Lo stabilimento Electrolux di Porcia si ferma. Centinaia di lavoratori sono scesi in sciopero dopo l’annuncio del piano della multinazionale svedese che prevede 1.700 esuberi in Italia, una decisione che ha scatenato rabbia e paura tra dipendenti e sindacati. Le immagini dei cancelli presidiati e degli operai riuniti davanti alla fabbrica raccontano il clima pesante che si respira nel polo produttivo friulano, considerato da decenni uno dei simboli dell’industria italiana degli elettrodomestici.
Le organizzazioni sindacali parlano apertamente di “carneficina sociale” e accusano l’azienda di voler ridurre drasticamente la presenza produttiva nel Paese senza presentare un vero progetto di rilancio. A Porcia, infatti, la situazione appare particolarmente critica: lo stabilimento perderebbe la produzione delle lavasciuga, con la chiusura di due linee produttive su cinque. In bilico non ci sarebbero soltanto gli operai della produzione, ma anche impiegati amministrativi e addetti alla ricerca e sviluppo.
Secondo i lavoratori, il timore più grande è che il piano rappresenti soltanto il primo passo verso un progressivo svuotamento della fabbrica. Una paura alimentata dai tagli e dalle riduzioni di personale che negli ultimi anni hanno già colpito il settore degli elettrodomestici in Italia.
“Non è un piano industriale”: la rabbia dei lavoratori
Durante lo sciopero, i rappresentanti sindacali hanno usato parole durissime contro il progetto annunciato dall’azienda. Pietro Mancino, rappresentante della Fiom, ha parlato di un piano costruito esclusivamente per ridurre i costi e non per rilanciare la produzione.
Secondo i sindacati, il rischio concreto sarebbe quello di accompagnare lentamente lo stabilimento verso una riduzione irreversibile delle attività produttive. Molti operai sostengono di sentirsi abbandonati e di non vedere alcuna garanzia sul futuro occupazionale.
Anche Marco Romano della Uilm ha spiegato come tra i dipendenti ci sia forte preoccupazione per il futuro dello stabilimento. La sensazione diffusa è che dietro il ridimensionamento annunciato si nasconda un progressivo disimpegno industriale dal territorio italiano.
Le accuse più pesanti riguardano soprattutto la mancanza di investimenti. Simonetta Chiarotto della Fiom ha sottolineato che, secondo il sindacato, nel piano non sarebbero previsti fondi reali per rafforzare la produzione o creare nuove prospettive industriali. Per questo motivo i lavoratori ritengono che la ristrutturazione possa trasformarsi in un colpo durissimo per l’intera area del Pordenonese.
La crisi dell’industria italiana e il caso Electrolux
La vertenza Electrolux riporta al centro dell’attenzione il tema della crisi industriale italiana. Negli ultimi vent’anni molte grandi aziende hanno progressivamente ridotto personale e investimenti negli stabilimenti italiani, scegliendo di spostare parte delle produzioni verso Paesi dove il costo del lavoro risulta più basso.
Il caso di Porcia ha un valore simbolico importante perché lo stabilimento rappresenta da decenni una delle realtà produttive più conosciute del Friuli Venezia Giulia.

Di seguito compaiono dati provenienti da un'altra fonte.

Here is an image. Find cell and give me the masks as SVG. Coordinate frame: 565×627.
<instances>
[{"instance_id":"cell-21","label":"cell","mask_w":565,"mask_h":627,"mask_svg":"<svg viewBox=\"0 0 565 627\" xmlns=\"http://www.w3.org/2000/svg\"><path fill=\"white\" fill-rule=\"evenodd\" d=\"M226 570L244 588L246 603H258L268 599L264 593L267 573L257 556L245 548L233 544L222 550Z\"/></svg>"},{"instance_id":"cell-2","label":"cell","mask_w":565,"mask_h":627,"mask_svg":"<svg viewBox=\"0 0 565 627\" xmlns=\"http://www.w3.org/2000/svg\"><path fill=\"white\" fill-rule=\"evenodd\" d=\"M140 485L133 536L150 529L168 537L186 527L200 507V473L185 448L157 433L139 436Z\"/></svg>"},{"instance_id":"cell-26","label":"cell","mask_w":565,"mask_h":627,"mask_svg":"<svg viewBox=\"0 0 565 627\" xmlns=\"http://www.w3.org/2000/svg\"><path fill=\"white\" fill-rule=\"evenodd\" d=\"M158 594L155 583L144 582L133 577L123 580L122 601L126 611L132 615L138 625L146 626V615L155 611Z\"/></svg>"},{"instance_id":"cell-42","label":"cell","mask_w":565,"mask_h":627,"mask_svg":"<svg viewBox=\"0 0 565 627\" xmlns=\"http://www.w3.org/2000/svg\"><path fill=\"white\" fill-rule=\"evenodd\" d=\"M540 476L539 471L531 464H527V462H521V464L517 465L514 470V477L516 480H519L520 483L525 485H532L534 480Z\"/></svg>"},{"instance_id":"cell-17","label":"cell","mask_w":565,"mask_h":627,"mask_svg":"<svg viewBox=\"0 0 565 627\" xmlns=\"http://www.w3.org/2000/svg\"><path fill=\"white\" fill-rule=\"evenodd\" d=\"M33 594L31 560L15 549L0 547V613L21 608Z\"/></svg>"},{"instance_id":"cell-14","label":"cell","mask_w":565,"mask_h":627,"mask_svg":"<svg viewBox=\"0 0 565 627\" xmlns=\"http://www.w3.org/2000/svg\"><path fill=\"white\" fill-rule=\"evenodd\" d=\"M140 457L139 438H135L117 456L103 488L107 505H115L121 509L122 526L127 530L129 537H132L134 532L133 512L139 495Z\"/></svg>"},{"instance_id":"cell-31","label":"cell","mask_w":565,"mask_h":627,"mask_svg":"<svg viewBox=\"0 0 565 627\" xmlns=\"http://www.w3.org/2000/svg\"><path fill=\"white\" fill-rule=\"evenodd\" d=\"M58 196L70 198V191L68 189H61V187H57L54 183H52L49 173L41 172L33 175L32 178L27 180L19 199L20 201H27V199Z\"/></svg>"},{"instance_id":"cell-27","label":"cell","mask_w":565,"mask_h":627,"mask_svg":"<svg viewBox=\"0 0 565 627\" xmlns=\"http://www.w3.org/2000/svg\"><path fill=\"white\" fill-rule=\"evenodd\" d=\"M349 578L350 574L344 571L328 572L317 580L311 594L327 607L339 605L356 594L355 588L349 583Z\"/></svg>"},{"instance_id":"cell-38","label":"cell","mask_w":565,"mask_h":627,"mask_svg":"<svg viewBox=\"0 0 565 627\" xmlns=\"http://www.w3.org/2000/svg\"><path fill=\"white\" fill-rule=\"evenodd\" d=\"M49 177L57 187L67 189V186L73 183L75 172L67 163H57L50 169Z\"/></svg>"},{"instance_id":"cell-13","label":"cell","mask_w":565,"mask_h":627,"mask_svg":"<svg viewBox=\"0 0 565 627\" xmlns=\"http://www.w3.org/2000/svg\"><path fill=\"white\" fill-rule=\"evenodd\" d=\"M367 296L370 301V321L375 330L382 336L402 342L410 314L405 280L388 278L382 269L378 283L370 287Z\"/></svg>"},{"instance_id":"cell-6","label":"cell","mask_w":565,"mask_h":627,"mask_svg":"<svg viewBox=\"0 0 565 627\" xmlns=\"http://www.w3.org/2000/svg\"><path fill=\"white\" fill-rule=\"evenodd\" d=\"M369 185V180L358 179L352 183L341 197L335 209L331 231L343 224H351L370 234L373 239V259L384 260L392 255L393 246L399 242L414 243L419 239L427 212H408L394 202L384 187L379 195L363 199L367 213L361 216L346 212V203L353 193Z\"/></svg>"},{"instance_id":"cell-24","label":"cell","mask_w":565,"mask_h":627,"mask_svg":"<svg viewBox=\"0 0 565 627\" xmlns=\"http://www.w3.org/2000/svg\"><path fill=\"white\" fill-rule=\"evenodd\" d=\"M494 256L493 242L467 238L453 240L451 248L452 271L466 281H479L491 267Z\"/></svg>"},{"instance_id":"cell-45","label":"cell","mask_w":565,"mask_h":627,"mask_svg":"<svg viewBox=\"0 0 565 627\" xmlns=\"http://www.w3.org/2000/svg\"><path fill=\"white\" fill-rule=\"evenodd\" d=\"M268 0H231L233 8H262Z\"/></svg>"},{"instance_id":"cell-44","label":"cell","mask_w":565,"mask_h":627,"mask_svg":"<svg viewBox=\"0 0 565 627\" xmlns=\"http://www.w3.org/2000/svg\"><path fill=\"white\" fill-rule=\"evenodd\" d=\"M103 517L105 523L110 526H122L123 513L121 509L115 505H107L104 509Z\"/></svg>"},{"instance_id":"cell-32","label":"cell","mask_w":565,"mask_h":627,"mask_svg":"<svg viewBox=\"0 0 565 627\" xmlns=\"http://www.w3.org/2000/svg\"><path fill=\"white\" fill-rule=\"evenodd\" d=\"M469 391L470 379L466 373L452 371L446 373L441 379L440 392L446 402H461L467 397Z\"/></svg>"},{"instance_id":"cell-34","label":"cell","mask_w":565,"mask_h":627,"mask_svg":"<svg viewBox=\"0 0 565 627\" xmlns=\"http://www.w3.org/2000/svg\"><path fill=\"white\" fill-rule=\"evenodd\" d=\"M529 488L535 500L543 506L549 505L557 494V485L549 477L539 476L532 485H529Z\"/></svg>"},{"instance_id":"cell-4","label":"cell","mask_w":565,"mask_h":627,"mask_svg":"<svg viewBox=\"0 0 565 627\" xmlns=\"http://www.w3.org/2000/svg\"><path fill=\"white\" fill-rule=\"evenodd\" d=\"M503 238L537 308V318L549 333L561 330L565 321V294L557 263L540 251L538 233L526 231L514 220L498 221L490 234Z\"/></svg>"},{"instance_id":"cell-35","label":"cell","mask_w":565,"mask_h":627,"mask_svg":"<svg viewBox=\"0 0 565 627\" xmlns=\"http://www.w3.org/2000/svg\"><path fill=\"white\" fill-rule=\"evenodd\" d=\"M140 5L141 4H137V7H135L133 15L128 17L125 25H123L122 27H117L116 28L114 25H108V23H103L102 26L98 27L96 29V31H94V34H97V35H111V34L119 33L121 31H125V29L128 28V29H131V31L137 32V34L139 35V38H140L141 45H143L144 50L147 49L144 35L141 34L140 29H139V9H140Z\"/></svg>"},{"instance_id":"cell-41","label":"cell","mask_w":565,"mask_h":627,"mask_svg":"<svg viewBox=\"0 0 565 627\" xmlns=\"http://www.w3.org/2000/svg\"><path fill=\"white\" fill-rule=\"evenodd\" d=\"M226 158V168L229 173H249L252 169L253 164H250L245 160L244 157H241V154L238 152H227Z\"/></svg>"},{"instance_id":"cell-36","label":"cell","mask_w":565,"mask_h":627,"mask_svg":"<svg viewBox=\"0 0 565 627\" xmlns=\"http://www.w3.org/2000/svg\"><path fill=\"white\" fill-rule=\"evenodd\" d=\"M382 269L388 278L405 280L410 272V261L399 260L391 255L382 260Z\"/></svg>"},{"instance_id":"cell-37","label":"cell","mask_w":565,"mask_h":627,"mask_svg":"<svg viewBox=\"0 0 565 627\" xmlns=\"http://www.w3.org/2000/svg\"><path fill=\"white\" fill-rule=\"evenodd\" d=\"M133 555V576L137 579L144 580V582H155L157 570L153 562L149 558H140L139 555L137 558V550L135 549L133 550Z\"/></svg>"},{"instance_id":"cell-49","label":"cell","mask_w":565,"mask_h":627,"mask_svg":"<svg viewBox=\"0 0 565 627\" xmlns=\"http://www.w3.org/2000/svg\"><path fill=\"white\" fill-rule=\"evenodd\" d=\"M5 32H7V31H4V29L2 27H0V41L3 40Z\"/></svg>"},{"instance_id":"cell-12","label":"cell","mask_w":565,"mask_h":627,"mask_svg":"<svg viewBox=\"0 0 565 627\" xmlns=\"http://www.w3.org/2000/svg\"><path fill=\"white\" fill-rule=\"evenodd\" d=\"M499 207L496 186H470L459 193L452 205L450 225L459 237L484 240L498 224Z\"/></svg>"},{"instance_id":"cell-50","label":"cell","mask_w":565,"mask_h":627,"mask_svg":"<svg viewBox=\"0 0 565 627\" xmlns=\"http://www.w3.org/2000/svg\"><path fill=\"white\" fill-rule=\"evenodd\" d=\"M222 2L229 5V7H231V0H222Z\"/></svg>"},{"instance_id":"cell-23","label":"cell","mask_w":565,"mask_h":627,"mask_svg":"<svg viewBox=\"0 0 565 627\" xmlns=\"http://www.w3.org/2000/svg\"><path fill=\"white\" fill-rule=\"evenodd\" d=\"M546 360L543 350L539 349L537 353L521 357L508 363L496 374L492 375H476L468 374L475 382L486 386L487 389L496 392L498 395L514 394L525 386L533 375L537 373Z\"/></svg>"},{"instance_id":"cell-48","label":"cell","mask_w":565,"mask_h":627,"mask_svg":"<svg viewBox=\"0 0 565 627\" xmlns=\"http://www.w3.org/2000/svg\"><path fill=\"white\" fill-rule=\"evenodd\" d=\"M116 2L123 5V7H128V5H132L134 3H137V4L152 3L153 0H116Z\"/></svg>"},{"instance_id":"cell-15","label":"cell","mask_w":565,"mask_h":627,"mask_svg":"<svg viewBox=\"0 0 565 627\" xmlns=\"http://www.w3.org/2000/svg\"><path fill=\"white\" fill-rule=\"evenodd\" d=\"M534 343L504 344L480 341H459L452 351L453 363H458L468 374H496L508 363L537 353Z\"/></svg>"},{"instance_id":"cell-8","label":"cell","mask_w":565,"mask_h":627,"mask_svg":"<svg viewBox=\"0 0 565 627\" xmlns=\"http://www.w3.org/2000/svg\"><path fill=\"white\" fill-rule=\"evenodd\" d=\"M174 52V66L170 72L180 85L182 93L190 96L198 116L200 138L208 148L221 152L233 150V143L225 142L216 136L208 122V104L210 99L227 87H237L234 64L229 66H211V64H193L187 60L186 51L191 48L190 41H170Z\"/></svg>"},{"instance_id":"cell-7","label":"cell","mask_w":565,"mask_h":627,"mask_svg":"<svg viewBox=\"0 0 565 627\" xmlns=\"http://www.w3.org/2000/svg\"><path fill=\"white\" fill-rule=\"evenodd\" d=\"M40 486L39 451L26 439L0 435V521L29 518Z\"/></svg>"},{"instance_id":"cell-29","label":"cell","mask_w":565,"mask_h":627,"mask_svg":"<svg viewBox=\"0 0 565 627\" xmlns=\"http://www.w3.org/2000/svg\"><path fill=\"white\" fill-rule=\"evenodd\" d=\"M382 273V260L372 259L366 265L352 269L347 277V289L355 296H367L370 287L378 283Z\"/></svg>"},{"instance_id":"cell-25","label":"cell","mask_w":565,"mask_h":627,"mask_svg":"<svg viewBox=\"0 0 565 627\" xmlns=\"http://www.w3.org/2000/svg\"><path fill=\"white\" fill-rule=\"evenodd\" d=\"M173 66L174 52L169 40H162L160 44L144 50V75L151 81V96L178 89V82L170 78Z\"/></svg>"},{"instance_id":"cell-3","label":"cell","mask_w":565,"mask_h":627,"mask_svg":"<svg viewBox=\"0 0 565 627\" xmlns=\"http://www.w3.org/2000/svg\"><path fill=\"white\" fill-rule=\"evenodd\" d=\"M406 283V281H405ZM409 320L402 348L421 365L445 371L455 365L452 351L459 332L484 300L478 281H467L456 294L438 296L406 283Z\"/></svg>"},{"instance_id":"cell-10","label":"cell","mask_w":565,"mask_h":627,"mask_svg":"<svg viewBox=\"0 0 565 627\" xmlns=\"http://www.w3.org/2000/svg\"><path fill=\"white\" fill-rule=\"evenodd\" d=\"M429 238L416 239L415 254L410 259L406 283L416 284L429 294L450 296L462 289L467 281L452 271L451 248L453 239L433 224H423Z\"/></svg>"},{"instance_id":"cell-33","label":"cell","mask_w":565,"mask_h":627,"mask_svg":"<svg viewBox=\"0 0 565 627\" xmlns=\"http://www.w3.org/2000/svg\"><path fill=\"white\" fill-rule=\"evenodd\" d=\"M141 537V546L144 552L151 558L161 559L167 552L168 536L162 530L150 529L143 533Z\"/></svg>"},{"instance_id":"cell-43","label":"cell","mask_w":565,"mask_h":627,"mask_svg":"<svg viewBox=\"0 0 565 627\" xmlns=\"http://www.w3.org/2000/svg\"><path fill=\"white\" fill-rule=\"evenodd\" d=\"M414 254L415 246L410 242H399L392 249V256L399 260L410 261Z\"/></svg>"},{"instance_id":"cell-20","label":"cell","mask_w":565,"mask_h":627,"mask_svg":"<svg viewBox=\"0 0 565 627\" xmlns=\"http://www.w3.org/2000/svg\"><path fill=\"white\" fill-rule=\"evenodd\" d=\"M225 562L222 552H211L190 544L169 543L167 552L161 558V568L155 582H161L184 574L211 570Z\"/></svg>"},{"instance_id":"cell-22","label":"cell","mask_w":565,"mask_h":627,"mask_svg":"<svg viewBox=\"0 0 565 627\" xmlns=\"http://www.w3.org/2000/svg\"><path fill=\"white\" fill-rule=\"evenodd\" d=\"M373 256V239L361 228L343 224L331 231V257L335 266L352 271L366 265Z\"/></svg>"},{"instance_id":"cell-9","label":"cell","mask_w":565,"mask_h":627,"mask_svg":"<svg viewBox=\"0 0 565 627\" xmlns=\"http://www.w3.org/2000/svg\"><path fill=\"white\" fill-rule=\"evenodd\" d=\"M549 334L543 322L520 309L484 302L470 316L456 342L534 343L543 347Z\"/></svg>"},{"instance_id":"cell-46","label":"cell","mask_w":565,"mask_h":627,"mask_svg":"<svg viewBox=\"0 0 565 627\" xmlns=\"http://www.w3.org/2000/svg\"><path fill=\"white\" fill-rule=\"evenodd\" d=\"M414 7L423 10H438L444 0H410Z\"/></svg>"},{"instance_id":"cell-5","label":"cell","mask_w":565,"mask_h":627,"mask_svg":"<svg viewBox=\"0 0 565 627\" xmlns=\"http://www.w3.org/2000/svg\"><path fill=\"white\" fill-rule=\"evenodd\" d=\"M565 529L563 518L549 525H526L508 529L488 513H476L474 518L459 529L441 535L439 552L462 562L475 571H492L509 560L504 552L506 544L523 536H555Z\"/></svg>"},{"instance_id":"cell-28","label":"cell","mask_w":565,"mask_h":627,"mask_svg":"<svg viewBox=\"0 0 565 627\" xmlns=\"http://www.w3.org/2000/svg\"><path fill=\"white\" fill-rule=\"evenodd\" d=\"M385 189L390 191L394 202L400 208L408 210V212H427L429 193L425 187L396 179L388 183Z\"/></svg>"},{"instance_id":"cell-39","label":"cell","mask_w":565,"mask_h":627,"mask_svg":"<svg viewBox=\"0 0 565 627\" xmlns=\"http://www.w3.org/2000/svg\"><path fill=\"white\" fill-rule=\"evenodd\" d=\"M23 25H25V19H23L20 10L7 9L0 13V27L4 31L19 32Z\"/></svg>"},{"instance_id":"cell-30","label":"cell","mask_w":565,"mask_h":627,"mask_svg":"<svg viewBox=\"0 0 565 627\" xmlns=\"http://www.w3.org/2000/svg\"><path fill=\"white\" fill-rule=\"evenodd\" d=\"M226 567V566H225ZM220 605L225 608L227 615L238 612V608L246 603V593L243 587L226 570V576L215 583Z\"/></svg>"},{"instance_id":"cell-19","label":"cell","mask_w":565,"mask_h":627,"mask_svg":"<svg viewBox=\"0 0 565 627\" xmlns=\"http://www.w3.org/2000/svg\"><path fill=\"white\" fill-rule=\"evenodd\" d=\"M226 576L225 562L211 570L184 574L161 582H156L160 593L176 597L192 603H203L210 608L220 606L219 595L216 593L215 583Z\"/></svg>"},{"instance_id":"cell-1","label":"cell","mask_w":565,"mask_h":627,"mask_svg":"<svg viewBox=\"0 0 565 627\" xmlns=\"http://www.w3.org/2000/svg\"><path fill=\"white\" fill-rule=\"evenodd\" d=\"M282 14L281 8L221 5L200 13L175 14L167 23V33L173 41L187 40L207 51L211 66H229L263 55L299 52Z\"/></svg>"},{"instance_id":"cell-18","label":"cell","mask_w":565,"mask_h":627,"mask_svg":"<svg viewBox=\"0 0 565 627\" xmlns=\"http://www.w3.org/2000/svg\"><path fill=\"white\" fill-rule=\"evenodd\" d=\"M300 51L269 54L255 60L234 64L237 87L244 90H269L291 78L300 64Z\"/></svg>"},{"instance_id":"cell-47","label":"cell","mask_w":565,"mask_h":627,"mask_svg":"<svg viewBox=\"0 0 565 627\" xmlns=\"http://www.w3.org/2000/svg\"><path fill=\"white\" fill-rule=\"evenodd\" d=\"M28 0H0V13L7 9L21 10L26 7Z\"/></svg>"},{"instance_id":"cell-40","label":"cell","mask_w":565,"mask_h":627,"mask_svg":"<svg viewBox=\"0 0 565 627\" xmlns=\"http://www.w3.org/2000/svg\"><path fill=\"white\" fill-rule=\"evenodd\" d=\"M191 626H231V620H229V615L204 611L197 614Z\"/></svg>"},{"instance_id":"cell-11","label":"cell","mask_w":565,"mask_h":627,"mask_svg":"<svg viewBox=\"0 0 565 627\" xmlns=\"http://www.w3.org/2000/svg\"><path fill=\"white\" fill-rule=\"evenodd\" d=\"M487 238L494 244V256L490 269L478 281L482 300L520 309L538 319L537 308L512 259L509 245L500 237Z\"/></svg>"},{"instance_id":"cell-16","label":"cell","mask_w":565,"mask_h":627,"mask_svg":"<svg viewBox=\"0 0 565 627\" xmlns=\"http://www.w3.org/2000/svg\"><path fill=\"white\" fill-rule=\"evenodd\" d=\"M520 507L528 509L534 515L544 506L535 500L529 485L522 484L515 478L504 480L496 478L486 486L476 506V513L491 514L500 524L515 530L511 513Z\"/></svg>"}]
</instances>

Per migliaia di famiglie la fabbrica non è soltanto un luogo di lavoro, ma un pezzo della storia economica del territorio.
Negli anni Novanta il comparto italiano degli elettrodomestici era tra i più forti d’Europa. Marchi storici come Electrolux, Whirlpool, Zanussi e Indesit occupavano decine di migliaia di lavoratori. Con la globalizzazione e la crescente concorrenza internazionale, però, molte multinazionali hanno iniziato a trasferire parte della produzione all’estero.
Secondo i sindacati, il rischio attuale è quello di assistere a un lento svuotamento della manifattura italiana. Gianni Piccini della Fim Cisl ha ricordato che negli ultimi cinque anni il gruppo avrebbe già perso almeno mille lavoratori in Italia, un dato che aumenta ulteriormente le preoccupazioni sul futuro.
Per cercare di affrontare la crisi, il Ministro delle Imprese e del Made in Italy, Adolfo Urso, ha convocato un tavolo di confronto per il 25 maggio. L’obiettivo sarà aprire una trattativa tra azienda, sindacati e istituzioni per verificare eventuali margini di modifica del piano industriale.
I lavoratori chiedono garanzie occupazionali e un progetto capace di rilanciare davvero la produzione italiana. Per molti di loro la paura più grande è che dietro i numeri degli esuberi si nasconda la fine di uno degli ultimi grandi simboli industriali del territorio.
Davanti ai cancelli di Porcia, intanto, resta la sensazione di trovarsi davanti a una battaglia decisiva non solo per i dipendenti Electrolux, ma per l’intero futuro dell’industria manifatturiera italiana.